2007-11-06 14:14:35 · 5 answers · asked by tt88754 1 in Education & Reference Homework Help

5 answers

you just simply start by trying out amounts of coins and seeing which ones add up to 2.80

there could be several answers

2007-11-06 14:23:54 · answer #1 · answered by Laur 1 · 0 0

how much is a nickel? i think it's five cents yeah? so. it can't be 20 nickels, cause that's only $1

is it 19 nickels and 1 quarter? no, that's only $1.20.
18 nickels and 2 quarters? $1.40
17 nickels and 3 quarters? $1.60
16 nickels and 4 quarters? $1.80
15 and 5? $2
14 and 6? $2.20
13 + 7? $2.40
12 + 8? $2.60
11 + 9? $2.80!!!!!!!!!!!!!

There fore, there are 11 nickels and 9 quarters.

How did i solve it?
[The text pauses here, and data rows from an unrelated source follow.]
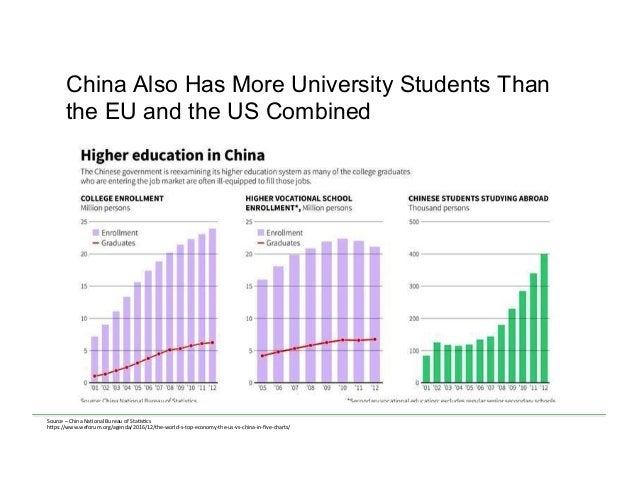 China Also Has More University Students Than the EU and the US Combined Source  –  China  Na<onal  Bureau  of  ...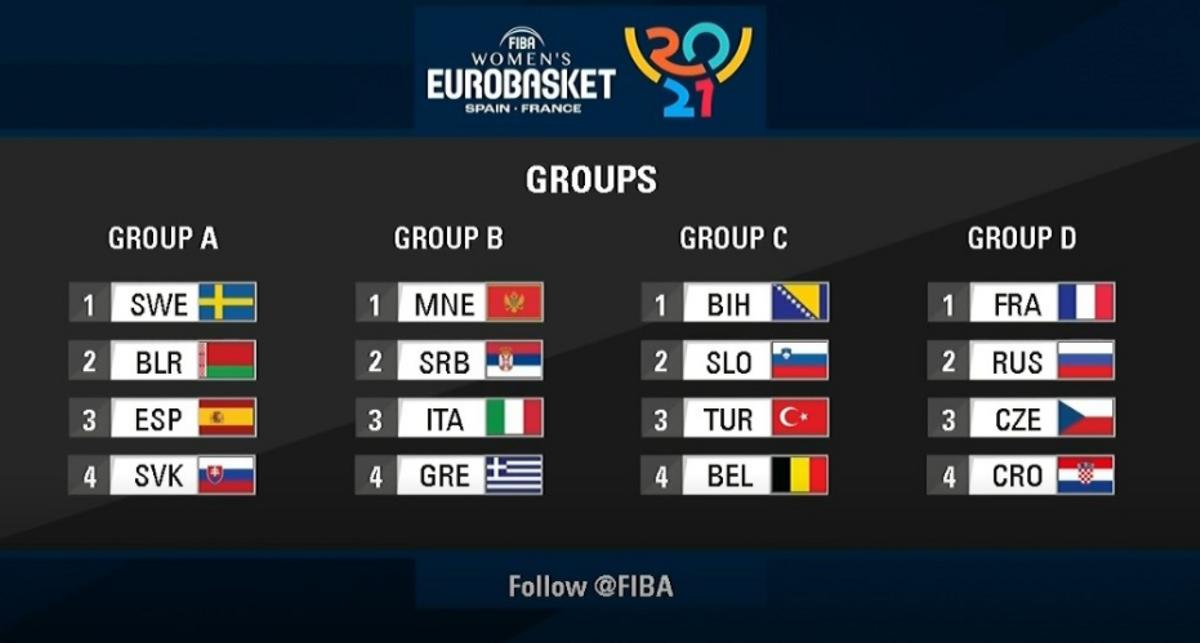 Así han quedado los grupos del Eurobasket 2021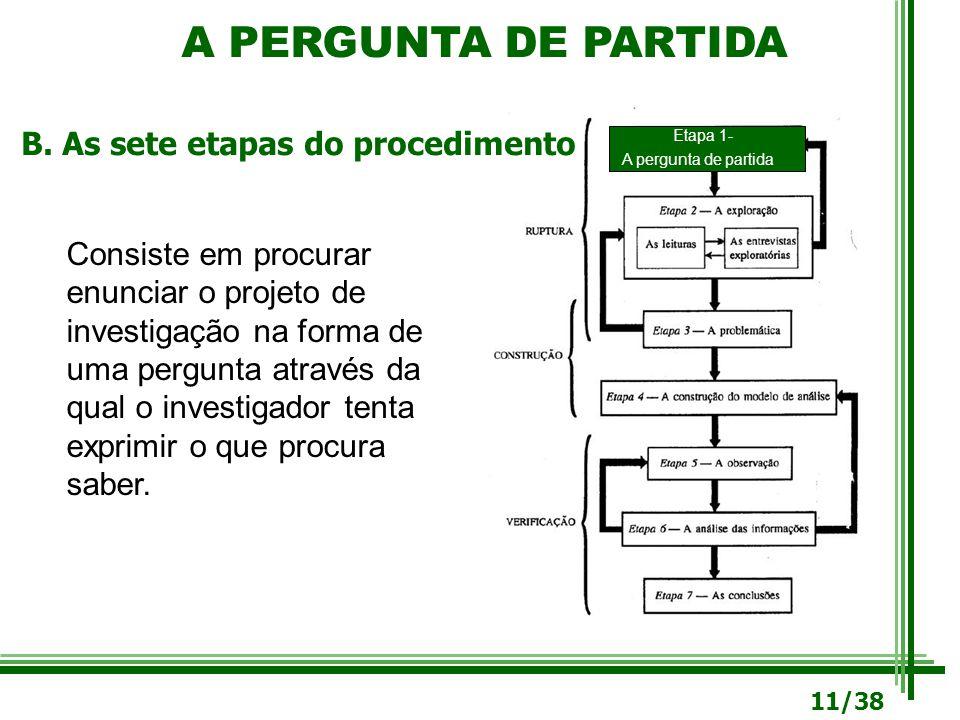 A PERGUNTA DE PARTIDA B. As sete etapas do procedimento
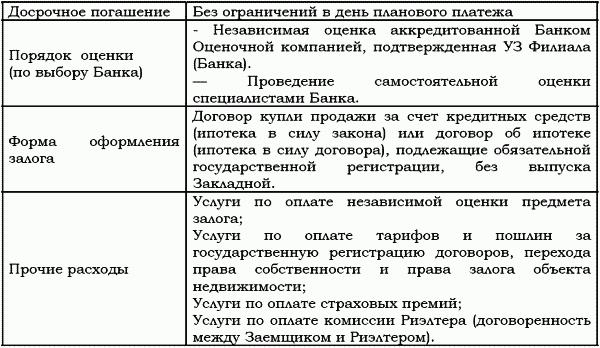русфинанс подать заявку онлайн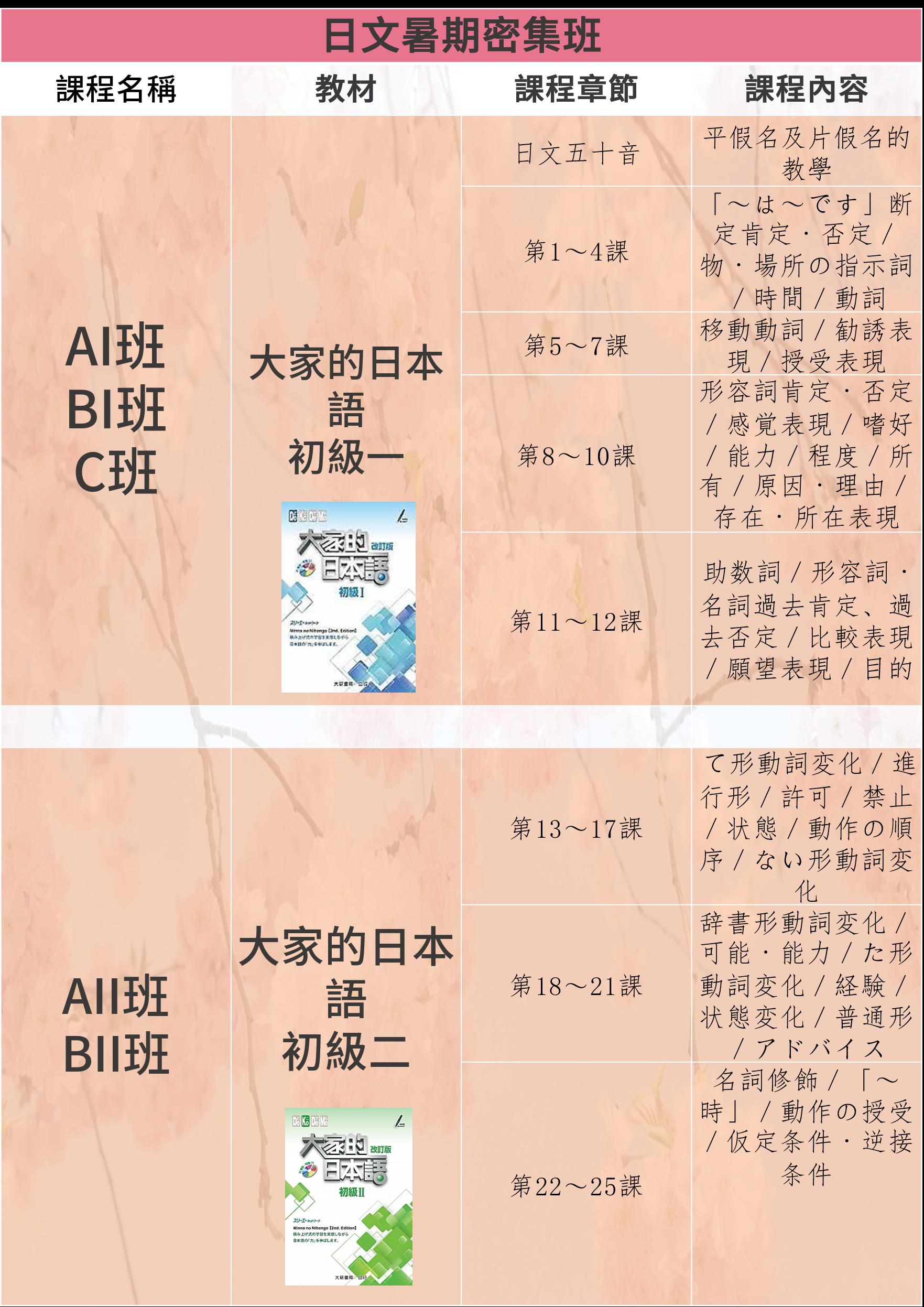 日文暑期速成補習班,使用的教材是大家日本語,四周密集訓練的上課大綱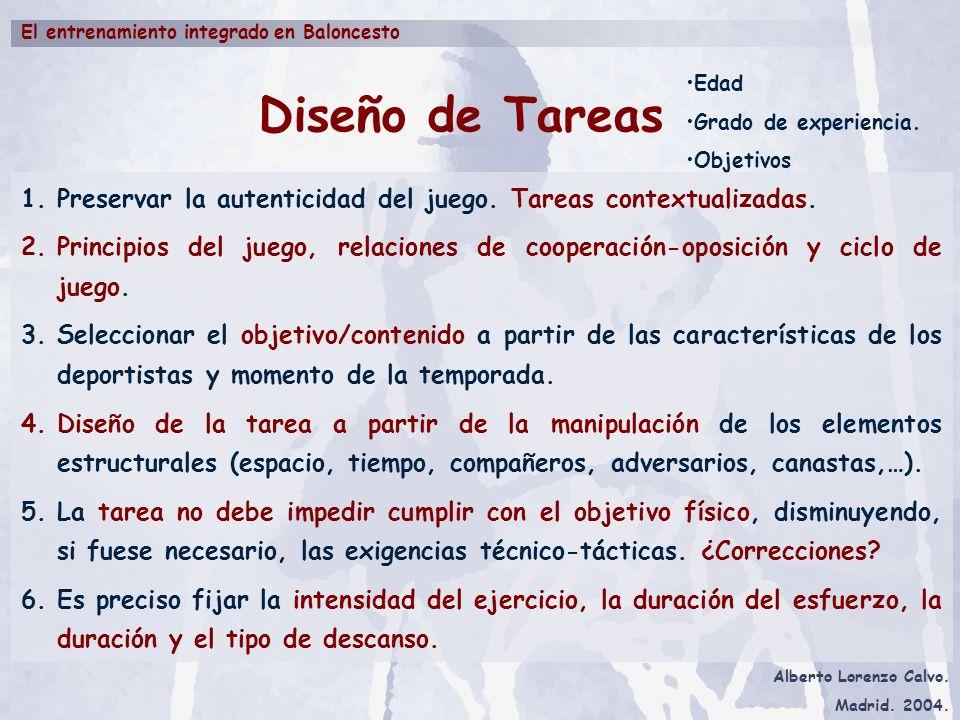 Alberto Lorenzo Calvo. Madrid. 2004. El entrenamiento integrado en Baloncesto (Tous, 1999)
I added the amount of money up, and i reasoned it out one step at a time.

2007-11-06 14:26:36 · answer #2 · answered by A derka der 7 · 0 0

There are 9 quarters and 11 nickels... 9 quarters = $2.25 + 11 nickels = $.fifty 5 it rather is rather approximately logic. the least perplexing thank you to start is with the cents ($.80). Having the cents be all nickels may be too many nickels and not adequate quarters. So I extra 1 / 4 to the cents which left $.fifty 5 cents in nickels and from there i substitute into able verify what proportion funds there have been of all varieties.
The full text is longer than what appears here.